I didn't see it as snarky. Being defensive is not a good way to present yourself in this forum when people are being helpful. You seem to be somewhat new to this DAW madness and don't want to make expensive mistakes like I did. With a little more knowledge you might reevaluate your expectations or how you do things. 
No audio interfaces exist without inputs. Even a computer onboard sound has inputs. Hust about every audio device has midi inputs/outputs and many of us don't even use those. All of these are recommendations. There is a possibility that you grow with experience the audio hardware may not be enough.


----------



## rrichard63 (Apr 9, 2022)

kitekrazy said:


> It's rare that a discontinued M-Audio product with W7 drivers ever fail to work.





kitekrazy said:


> No audio interfaces exist without inputs


Well, M-Audio has an interface without inputs and it's not discontinued:






M-Audio


Acclaimed audio interfaces, studio monitors, and keyboard controllers




www.m-audio.com





If enough other folks can vouch for the drivers (I can't), then it's a $70 solution to @ArtAt's problem.


----------



## Pier (Apr 9, 2022)

rrichard63 said:


> Well, M-Audio has an interface without inputs and it's not discontinued:
> 
> 
> 
> ...


Huh look at that. I didn't know this one existed.

Although I have to say it doesn't inspire any confidence. There are no specs on the website. People on Amazon complaining about the headphone amp, etc.

For $80 the Presonus Go might be a better choice.


----------



## rrichard63 (Apr 9, 2022)

Pier said:


> For $80 the Presonus Go might be a better choice.

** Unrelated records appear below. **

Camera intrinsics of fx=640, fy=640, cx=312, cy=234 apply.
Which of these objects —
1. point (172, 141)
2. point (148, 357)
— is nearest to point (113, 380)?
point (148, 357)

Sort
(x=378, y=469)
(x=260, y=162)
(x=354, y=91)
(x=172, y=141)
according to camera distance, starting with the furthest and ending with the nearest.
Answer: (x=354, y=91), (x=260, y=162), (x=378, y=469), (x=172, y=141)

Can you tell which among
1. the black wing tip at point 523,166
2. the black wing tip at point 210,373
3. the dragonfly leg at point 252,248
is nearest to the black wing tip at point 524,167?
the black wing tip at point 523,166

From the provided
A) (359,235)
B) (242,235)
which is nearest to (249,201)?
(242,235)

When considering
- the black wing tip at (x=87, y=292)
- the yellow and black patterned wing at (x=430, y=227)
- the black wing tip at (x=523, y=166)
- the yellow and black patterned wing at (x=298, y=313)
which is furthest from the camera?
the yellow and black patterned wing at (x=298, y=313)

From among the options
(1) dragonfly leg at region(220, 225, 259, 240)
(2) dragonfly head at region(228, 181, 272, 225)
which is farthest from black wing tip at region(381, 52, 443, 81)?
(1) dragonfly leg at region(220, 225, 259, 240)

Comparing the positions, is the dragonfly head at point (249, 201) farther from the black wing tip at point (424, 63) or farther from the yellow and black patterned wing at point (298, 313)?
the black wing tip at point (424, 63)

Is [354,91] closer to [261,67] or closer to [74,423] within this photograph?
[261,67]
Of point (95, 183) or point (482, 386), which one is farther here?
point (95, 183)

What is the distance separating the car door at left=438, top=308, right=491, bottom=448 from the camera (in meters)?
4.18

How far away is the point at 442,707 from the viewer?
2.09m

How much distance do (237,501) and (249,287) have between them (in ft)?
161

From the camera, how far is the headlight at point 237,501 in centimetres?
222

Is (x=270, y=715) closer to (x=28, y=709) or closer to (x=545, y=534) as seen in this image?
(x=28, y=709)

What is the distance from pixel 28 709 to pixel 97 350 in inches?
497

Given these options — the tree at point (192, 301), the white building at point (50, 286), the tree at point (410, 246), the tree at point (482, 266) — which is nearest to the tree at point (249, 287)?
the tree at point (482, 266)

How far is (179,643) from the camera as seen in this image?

I would certainly look at this one for myself. Other Presonus gear that I've had was reliable, but the only interface of theirs I've used was Firewire rather than USB. The OP wants (a) driver software with a reputation like RME combined with (b) no inputs or MIDI. As far as we know that doesn't exist, so something has to give.


----------



## Pier (Apr 9, 2022)

rrichard63 said:


> The OP wants (a) driver software with a reputation like RME combined with (b) no inputs or MIDI. As far as we know that doesn't exist, so something has to give.


And also super cheap 😂

I wish RME would make that interface. There's so many people working 100% in the box these days that it'd make total sense to release that kind of product.


----------



## ArtAt (Apr 9, 2022)

rrichard63 said:


> This is indeed the crux of the problem. We all live with it -- at least all of us who use Windows (I believe that Mac's OS is less problematic for audio). But there's no way to measure driver stability that is both objective and practical.
> 
> If I were you, I would learn to live with the presence of some features -- microphone/guitar inputs, loopback, MIDI -- I don't plan to use. Three of the brands that seem to get praised most often in discussions of driver quality are Audient, Focusrite and Steinberg.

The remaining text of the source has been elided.